ReverseDiff and Flux are very similar. They are the reverse mode of ForwardDiff and uses types to essentially trace a computation graph. Mike and Jarrett can duke it out, but to me it seems ReverseDiff applies to more places but that has changed over time. YAAD also uses tracker types, but is a very simple implementation, but probably more similar to these two than not. However, tracker types only trace the branch that the values take. So while you can compile the computation graph and keep it with ReverseDiff, repeated applications of the gradient are only correct if it traced out something appropriate for the new value. This is a pretty fundamental limitation if you want to build a graph once and spend time optimizing/compiling it to re-use.

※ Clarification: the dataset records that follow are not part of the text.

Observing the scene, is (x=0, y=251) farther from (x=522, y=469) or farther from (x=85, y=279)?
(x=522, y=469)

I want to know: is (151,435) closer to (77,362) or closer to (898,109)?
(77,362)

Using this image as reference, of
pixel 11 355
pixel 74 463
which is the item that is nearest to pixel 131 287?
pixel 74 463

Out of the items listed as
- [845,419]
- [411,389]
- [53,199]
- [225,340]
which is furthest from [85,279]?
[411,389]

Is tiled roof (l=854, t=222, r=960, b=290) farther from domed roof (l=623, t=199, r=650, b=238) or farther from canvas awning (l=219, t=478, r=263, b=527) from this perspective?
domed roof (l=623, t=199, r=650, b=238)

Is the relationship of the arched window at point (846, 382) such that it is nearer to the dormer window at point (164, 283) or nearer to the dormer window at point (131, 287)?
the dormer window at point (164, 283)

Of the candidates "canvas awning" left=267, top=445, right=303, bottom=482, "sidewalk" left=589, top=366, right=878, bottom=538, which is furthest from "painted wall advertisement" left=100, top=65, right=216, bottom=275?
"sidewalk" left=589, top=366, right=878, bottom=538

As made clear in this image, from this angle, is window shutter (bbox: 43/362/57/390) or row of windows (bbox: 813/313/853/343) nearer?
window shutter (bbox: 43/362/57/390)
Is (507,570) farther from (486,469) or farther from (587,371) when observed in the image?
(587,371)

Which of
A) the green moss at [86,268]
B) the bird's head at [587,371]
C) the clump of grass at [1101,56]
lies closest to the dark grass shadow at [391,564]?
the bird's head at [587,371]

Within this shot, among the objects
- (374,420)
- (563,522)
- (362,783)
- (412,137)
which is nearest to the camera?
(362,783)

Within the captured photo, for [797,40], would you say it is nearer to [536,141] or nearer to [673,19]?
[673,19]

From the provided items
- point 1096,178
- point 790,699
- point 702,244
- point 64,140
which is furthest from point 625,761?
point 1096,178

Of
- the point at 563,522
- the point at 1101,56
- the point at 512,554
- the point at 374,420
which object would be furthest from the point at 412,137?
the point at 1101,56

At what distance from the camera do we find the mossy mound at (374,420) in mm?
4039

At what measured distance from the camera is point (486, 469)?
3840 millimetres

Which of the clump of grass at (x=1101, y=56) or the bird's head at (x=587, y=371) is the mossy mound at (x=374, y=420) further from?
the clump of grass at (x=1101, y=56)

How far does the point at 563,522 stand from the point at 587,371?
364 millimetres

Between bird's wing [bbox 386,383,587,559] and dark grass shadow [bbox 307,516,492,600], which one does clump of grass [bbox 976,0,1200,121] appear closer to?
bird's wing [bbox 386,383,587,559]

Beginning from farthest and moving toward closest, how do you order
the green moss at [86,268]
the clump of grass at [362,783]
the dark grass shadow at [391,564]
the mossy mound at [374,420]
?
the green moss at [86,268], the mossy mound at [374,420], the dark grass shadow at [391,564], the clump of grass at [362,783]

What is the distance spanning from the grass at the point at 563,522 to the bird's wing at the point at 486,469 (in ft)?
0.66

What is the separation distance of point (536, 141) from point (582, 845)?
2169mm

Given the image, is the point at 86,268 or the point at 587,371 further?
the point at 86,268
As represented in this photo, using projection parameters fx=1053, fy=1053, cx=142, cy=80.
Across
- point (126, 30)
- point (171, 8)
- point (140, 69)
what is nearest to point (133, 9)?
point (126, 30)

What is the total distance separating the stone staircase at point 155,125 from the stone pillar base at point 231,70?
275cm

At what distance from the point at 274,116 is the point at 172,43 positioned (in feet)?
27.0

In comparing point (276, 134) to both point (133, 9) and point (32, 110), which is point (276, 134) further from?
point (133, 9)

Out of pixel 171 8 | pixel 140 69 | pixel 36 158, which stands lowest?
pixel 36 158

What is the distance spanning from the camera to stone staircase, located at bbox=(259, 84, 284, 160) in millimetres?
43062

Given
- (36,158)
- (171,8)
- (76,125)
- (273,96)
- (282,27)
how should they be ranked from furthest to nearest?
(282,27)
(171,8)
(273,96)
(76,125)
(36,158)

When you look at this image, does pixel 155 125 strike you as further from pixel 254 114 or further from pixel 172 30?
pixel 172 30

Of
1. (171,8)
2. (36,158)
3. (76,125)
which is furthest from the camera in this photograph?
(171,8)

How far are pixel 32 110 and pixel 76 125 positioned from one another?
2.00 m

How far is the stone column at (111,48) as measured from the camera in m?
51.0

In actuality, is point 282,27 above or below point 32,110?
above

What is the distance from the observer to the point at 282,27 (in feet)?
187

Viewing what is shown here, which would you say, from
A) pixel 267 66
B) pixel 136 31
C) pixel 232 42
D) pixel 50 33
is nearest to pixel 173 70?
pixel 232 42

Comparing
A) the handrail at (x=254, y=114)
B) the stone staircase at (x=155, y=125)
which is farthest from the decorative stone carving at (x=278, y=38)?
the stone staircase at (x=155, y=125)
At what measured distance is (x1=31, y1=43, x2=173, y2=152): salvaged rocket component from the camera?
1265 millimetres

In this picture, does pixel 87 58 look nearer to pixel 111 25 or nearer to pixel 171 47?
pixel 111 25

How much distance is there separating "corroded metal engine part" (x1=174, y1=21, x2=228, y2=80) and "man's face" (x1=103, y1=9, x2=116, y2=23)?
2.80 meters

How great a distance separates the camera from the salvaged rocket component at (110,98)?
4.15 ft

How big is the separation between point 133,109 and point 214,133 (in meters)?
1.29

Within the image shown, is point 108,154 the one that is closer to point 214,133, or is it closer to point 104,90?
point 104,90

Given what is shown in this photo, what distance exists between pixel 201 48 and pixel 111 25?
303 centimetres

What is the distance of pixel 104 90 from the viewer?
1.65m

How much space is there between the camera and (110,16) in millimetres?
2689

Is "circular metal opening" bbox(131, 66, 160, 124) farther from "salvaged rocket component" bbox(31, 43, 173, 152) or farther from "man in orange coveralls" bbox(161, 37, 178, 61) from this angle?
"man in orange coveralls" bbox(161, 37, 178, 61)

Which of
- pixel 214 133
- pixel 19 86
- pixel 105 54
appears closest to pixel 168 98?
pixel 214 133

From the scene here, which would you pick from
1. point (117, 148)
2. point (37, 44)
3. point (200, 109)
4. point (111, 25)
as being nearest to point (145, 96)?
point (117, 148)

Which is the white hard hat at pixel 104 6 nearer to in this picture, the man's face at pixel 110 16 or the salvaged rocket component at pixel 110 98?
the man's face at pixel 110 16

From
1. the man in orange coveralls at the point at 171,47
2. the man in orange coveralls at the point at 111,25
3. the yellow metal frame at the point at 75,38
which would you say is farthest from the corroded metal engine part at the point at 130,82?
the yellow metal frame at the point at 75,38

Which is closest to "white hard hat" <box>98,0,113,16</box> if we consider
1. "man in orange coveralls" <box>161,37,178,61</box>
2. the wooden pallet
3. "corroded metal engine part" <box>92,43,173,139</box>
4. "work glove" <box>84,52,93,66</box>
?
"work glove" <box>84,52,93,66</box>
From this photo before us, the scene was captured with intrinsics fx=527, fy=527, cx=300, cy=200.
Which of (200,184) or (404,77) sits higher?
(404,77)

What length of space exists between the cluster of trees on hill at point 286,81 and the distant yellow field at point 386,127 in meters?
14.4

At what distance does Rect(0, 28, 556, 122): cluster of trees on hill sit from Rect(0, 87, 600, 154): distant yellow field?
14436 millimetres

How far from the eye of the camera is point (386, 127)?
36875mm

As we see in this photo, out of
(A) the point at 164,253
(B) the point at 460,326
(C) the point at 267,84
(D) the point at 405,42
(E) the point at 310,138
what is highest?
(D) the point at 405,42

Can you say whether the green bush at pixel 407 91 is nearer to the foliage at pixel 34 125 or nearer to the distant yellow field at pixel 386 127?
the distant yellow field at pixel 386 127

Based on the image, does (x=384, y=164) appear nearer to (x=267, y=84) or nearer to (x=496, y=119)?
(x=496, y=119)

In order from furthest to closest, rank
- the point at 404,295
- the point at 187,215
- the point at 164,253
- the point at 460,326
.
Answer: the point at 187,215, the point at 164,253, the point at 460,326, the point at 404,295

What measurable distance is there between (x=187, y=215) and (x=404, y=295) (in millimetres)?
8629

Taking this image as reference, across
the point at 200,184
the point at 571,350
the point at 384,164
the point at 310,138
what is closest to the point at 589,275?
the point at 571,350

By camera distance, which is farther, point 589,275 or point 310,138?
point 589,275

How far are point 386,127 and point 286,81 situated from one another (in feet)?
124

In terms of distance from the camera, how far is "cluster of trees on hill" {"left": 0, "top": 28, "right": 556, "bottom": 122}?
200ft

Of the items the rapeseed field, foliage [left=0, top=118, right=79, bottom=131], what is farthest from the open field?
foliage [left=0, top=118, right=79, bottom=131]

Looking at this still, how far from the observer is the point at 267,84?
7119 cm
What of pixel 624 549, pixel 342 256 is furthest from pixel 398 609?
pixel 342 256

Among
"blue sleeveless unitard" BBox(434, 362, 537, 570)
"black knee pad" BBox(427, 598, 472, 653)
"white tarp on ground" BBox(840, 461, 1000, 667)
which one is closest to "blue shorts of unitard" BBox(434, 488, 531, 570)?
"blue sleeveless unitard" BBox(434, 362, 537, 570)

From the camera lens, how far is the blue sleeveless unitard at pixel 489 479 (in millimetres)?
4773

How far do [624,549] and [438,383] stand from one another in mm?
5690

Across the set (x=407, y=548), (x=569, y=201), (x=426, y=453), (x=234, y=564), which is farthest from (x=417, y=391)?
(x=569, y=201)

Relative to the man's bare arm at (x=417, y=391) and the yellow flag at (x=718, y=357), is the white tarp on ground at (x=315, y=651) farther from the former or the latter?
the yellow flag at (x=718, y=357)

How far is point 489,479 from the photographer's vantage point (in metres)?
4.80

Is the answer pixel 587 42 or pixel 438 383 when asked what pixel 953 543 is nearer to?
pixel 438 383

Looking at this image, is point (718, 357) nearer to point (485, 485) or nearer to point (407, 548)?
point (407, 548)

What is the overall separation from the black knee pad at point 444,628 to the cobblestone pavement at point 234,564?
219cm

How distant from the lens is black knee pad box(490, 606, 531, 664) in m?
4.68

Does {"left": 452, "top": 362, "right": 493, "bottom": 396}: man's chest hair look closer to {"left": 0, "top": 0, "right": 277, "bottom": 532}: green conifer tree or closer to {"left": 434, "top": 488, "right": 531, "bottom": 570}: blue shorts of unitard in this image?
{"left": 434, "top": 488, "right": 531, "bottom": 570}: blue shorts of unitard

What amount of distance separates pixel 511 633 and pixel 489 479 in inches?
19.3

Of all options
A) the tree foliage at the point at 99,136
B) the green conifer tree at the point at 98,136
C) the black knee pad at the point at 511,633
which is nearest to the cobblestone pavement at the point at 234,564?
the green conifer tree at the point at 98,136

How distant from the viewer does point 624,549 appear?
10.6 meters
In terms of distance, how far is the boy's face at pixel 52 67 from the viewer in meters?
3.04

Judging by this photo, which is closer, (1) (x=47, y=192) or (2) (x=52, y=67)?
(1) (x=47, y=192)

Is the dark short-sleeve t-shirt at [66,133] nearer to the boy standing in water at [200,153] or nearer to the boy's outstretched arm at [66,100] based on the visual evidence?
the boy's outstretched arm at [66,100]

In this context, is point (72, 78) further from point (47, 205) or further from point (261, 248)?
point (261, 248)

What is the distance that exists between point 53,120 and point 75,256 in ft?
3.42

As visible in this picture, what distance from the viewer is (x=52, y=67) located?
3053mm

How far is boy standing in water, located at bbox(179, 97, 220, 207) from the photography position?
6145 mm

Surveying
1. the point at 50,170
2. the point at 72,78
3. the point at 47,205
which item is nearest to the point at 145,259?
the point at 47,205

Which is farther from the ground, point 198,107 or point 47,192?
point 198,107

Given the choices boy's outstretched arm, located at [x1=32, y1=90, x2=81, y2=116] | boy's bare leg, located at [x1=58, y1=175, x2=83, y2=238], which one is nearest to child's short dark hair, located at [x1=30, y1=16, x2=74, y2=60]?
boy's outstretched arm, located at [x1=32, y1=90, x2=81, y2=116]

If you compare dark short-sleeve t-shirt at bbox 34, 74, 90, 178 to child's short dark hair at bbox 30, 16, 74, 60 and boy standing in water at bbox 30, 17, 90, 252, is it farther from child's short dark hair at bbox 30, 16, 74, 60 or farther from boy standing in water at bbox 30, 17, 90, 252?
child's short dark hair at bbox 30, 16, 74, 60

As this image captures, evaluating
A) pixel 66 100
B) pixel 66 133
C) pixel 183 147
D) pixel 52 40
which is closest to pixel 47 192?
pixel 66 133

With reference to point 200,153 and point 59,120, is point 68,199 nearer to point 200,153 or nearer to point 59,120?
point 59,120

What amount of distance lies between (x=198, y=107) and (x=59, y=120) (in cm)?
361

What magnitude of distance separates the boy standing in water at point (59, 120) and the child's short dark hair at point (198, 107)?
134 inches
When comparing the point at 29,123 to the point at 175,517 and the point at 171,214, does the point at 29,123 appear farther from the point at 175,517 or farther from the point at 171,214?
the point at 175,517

Zygote is source-to-source, and its paper describes how it can get a performance advantage by allowing all branches to compile and optimize at once. Capstan is via Cassette, which is essentially a form of source-to-source transformations using Cassette overdubing. Again, Mike and Jarrett are working on something the is probably more similar than different here, for similar reasons but for different applications. But Zygote already exists and Cassette/Capstan is still more of a near future thing, so . However, while tracker-based systems are easy to control (you just define a new dispatch on the type that says what the derivative is), I am not sure how customizable source-to-source is, but here’s a challenge problem that can give it an issue:
const x = Vector{Float64}(undef,4)
function f!(z,y,x)
x .= 2.*y
z .= sin.(x)
nothing
end
g!(z,y) -> f!(z,y,x)
# Challenge: autodiff z = g!(y)
I am not sure how Zygote would know how to handle the cache array, while with a type you can create a dual cache system that works with type-based AD via multiple dispatch. Capstan might be able to handle this because it’s using Cassette which is essentially a flexible and overridable source-to-source engine, but this is to be seen.
So for now, Zygote.jl is awesome if it works for your code. If not, ReverseDiff and Flux are good to go to, and ReverseDiff can store/compile the computation graph if appropriate to get similar speeds to Zygote, but you have to be careful with the application. Autograd you can easily get working on pretty much anything, but there’s a dispatch cost associated with it. Capstan and Cassette might be a beautiful system in the near future for both AD and customizing the source transformation, but it’s not here yet and I’m not sure most Julia users will actually know how to write overdubs.
For now, I always find ForwardDiff and ReverseDiff robust enough to send through big codes (entire differential equation solvers) with ease, and am waiting to see what happens with source-to-source.